> Excerpt to read:
2014-04-30

David Kirby with the Huffington Post recently mentioned being “revolted” by what he learned when researching his new book “Animal Factory”: what revolted Kirby was the discovery that cattle are fattened on chicken manure. We were revolted as well until we researched Kirby’s claim.

Now we’re appalled.

Because not only are many of America’s cattle herds fed chicken manure, they’re also fed euthanized dogs and cats, dead skunks, rats, and raccoons found on U.S. highways; as well as heavy metals from pet and cattle ID tags, surgical pins, needles, plastic and Styrofoam, plastic insecticide patches, green plastic bags containing dead pets from veterinarians, and more. All of these items are pulverized and made into dry feed through a process called rendering.

Every time you and I eat a steak or hamburger, we may also be eating the pulverized remains of the possum we hit on the road last week, or Aunt Harriet’s poodle, or our neighbor’s cat that was put to sleep and fed to the slaughtered cow we had for dinner. And because they don’t strip euthanized animals of flea collars and pet ID tags before rendering, we’re also eating ground up metal and chemicals as well.

> Parts of the exercise:
1 - From the article on cattle feed, copy the passage from "David Kirby with" up to and including "Now we’re appalled.".
2 - Condense the paragraph of the cattle feed article that begins "Because not only are many of America's cattle herds" into a short list of what cattle are fed, keeping its main facts.
3 - Continue the article on cattle feed from its last sentence.

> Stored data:
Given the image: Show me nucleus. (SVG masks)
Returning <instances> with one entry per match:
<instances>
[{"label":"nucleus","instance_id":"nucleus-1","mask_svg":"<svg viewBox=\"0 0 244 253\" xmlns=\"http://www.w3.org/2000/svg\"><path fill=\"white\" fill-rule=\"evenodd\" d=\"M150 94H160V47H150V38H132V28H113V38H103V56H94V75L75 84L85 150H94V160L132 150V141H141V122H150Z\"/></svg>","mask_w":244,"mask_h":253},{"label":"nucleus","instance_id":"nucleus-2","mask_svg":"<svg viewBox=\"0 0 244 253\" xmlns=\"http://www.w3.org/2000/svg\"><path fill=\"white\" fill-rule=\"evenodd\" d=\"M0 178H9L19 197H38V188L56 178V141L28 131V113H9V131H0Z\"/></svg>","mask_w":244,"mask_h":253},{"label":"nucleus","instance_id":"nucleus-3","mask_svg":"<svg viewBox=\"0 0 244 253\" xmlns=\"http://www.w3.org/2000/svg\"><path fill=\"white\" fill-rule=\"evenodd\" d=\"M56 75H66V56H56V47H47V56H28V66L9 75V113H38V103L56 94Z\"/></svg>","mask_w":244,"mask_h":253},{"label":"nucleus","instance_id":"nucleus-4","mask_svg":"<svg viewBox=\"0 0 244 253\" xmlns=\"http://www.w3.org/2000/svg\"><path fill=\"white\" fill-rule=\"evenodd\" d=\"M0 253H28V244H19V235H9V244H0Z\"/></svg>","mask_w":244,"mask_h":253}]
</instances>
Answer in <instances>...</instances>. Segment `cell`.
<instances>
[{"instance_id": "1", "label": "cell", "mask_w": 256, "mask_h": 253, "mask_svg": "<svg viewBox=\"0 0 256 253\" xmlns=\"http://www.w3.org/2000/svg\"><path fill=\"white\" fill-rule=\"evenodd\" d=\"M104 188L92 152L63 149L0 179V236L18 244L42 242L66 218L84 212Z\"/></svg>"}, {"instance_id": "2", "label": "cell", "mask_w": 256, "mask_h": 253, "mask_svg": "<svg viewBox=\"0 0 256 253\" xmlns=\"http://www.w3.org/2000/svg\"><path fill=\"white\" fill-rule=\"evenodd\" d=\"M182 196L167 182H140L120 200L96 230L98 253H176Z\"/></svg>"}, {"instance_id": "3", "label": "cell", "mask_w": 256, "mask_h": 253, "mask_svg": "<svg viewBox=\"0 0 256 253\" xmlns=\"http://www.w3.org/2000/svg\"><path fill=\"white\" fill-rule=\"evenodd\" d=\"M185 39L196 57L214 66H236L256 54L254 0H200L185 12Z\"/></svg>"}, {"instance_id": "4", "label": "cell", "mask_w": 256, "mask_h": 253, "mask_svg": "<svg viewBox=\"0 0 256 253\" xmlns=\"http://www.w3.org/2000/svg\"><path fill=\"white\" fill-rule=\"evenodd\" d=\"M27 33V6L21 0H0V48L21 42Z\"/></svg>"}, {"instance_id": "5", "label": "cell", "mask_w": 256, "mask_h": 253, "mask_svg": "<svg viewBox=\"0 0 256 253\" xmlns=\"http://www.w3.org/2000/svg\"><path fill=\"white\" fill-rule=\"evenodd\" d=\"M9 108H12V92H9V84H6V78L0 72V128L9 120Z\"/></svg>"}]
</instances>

> Answers for each item:
1 -
David Kirby with the Huffington Post recently mentioned being “revolted” by what he learned when researching his new book “Animal Factory”: what revolted Kirby was the discovery that cattle are fattened on chicken manure. We were revolted as well until we researched Kirby’s claim.

Now we’re appalled.

2 -
- Chicken manure
- Euthanized dogs and cats
- Dead skunks, rats and raccoons found on U.S. highways
- Heavy metals from pet and cattle ID tags, surgical pins and needles
- Plastic and Styrofoam, plastic insecticide patches, and green plastic bags holding dead pets from veterinarians

All of these are pulverized into dry feed through a process called rendering.

3 -
The process of rendering has been around for centuries, and was initially performed to make soap and candles. Simply put, rendering is what occurs when meat is boiled in water to separate fat and lard. But on today’s industrial level, rendering converts animal carcasses — tissue, bones, internal organs, hooves, blood, feathers, and hair, — into dry meat by-products that are sold as animal feed.

Modern rendering today involves tossing animal carcasses into huge steam jacketed vessels; the carcasses are then ground, and cooked at temperatures of between 220 degrees and 270 degrees for twenty minutes to an hour to release fat and moisture.

The tallow is removed and is the source of animal fat in most pet foods; the rest is percolated until fat is pressed out of the solids into “dry-rendered tankage”. The resulting product is ground further and then separated into fat, water and fine solids by stages of centrifuging. The solids are pressed and dried and made into animal feed, commonly known as meat by-products and bone meal.

In a 1997 article in US NEWS & WORLD REPORT, we learned that animal-feed manufacturers and farmers were also experimenting with dehydrated food garbage — fats emptied from restaurant fryers and grease traps, cement-kiln dust, newsprint and cardboard derived from plant cellulose, and even human sewage sludge.

We can’t help but wonder how much more refined and creative the dehydrated food garbage business has become in thirteen years. While most food activists are concerned with genetically modified corn meal in our cattle feed, the situation is closer to the science fiction film Soylent Green.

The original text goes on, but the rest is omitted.